— start QUOTED TEXT —

Integrating Alertmanager with OpsGenie

For OpenShift4 clusters managed by team Aldebaran the manual steps documented here are no longer necessary. Everything is configured via the opsgenie class in distribution/openshift4 in commodore-defaults.

This document describes how to configure alert forwarding from Alertmanager to OpsGenie at VSHN. The how-to assumes that you’re familiar with managing schedules and escalations in OpsGenie and that alerts should be delivered to OpsGenie teams.

Prerequisites

In order to setup integrations and heartbeats in OpsGenie, you’ll need role "admin" in your OpsGenie team(s). To deploy the changes to the Commodore component, you need to be able to compile catalogs.

Enabling the integrations in OpsGenie (once per team)

The Prometheus and REST API integrations can be used to forward alerts from multiple clusters to OpsGenie

In OpsGenie, navigate to Teams  Your Team  Integrations and enable the Prometheus and REST API integrations. You can use the same integrations to receive alerts from multiple Alertmanagers. In the REST API integration enable "Read Access" and "Create and Update Access." The REST API integration is required for heartbeat alerts, such as the "Watchdog" alert.

Save the API keys which are generated when enabling the integrations in Vault, we’ll reference them from the Commodore hierarchy.

The snippets in this how-to assume that you’re using the default Commodore Vault hierarchy, and expect the OpsGenie API keys to be in the following locations:

  • Prometheus Integration: clusters/kv/<tenant-id>/<cluster-id>/opsgenie/api-key

  • REST API Integration: clusters/kv/<tenant-id>/<cluster-id>/opsgenie/heartbeat-password

Configuring the cluster heartbeat in OpsGenie (for each cluster)

We have heartbeat auto-creation enabled in opsgenie. Opsgenie will automatically create a heartbeat when it receives the first ping request. Manual creation is no longer necessary.

Configure a heartbeat in Teams  Your Team  Heartbeats to receive Watchdog alerts from the cluster as heartbeats in OpsGenie. Create a new heartbeat, the name can be whatever you’d like. However, we suggest using the Commodore <cluster-id> of the cluster as the heartbeat name. Set the heartbeat interval to two minutes. Optionally, you can add the cluster’s display name (or any other descriptive name for the cluster) in the heartbeat’s description field.

— end QUOTED TEXT —
— start DATA ENTRIES —

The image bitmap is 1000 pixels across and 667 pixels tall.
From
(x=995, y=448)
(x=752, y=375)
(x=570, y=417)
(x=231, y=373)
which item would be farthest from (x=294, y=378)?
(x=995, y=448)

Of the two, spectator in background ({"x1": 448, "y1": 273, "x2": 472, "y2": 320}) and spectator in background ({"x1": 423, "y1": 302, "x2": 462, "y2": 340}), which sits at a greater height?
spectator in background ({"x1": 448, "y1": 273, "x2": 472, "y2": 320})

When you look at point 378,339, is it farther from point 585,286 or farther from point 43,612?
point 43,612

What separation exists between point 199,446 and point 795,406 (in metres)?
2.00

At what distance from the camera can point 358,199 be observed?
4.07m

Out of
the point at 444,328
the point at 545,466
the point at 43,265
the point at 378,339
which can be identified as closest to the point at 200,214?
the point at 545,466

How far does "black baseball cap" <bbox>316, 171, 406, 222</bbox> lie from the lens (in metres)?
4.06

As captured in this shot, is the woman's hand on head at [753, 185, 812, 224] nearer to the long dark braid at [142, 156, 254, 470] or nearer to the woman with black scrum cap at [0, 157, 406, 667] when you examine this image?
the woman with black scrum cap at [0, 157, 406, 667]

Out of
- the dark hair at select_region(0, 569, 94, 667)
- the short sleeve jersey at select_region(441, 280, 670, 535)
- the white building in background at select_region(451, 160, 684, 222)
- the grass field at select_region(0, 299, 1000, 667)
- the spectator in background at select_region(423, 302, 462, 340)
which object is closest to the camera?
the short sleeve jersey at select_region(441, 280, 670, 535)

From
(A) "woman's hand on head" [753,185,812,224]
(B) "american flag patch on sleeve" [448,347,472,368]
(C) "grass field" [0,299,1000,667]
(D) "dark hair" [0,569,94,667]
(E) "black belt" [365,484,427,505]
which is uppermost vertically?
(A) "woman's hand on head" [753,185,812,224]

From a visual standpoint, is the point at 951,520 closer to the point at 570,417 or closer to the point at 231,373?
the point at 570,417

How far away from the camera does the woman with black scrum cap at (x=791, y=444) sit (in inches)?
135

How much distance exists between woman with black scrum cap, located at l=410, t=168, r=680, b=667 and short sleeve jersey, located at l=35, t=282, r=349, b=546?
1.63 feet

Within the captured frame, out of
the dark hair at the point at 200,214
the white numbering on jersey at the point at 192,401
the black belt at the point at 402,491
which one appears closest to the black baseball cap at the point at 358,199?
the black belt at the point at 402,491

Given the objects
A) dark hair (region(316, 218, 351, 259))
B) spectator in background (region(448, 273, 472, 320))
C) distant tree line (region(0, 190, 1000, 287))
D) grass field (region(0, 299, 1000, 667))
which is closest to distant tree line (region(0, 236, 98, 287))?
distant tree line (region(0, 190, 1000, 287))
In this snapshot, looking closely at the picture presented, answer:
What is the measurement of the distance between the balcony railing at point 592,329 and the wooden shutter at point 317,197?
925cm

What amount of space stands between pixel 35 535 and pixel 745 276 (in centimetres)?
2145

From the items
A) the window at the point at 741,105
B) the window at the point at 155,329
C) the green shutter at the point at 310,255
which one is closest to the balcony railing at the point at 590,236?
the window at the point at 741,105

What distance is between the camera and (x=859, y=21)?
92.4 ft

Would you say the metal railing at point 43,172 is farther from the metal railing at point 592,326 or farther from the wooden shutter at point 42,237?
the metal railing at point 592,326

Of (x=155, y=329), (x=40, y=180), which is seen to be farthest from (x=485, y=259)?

— end DATA ENTRIES —

REQUIREMENT A –
Print the stretch of the OpsGenie integration guide from "We have heartbeat" through "heartbeat’s description field." with the wording unchanged.
REQUIREMENT B –
Proceed with the OpsGenie integration guide, picking up after its last sentence.
The data shown here was taken from a different source than the OpsGenie integration guide.

TASK OUTPUT A –
We have heartbeat auto-creation enabled in opsgenie. Opsgenie will automatically create a heartbeat when it receives the first ping request. Manual creation is no longer necessary.

Configure a heartbeat in Teams  Your Team  Heartbeats to receive Watchdog alerts from the cluster as heartbeats in OpsGenie. Create a new heartbeat, the name can be whatever you’d like. However, we suggest using the Commodore <cluster-id> of the cluster as the heartbeat name. Set the heartbeat interval to two minutes. Optionally, you can add the cluster’s display name (or any other descriptive name for the cluster) in the heartbeat’s description field.

TASK OUTPUT B –
Configuring Alertmanager to send alerts to OpsGenie

To configure Alertmanager to send alerts to OpsGenie we need to configure an Alertmanager receiver using Alertmanager’s opsgenie integration. First, we need to configure the opsgenie_api_key in the global section of the Alertmanager config. For the global API key you’ll want to reference the Vault secret holding the API key for the Prometheus integration.

Depending on the Kubernetes distribution for which you’re configuring the integration, you’ll have to place the Alertmanager config into the corresponding component’s parameter.

This how-to uses the openshift4-monitoring component to provide an example. The actual Alertmanager configuration remains the same for component rancher-monitoring, but needs to be placed in key rancher_monitoring.alertmanagerConfig (instead of openshift4_monitoring.alertManagerConfig).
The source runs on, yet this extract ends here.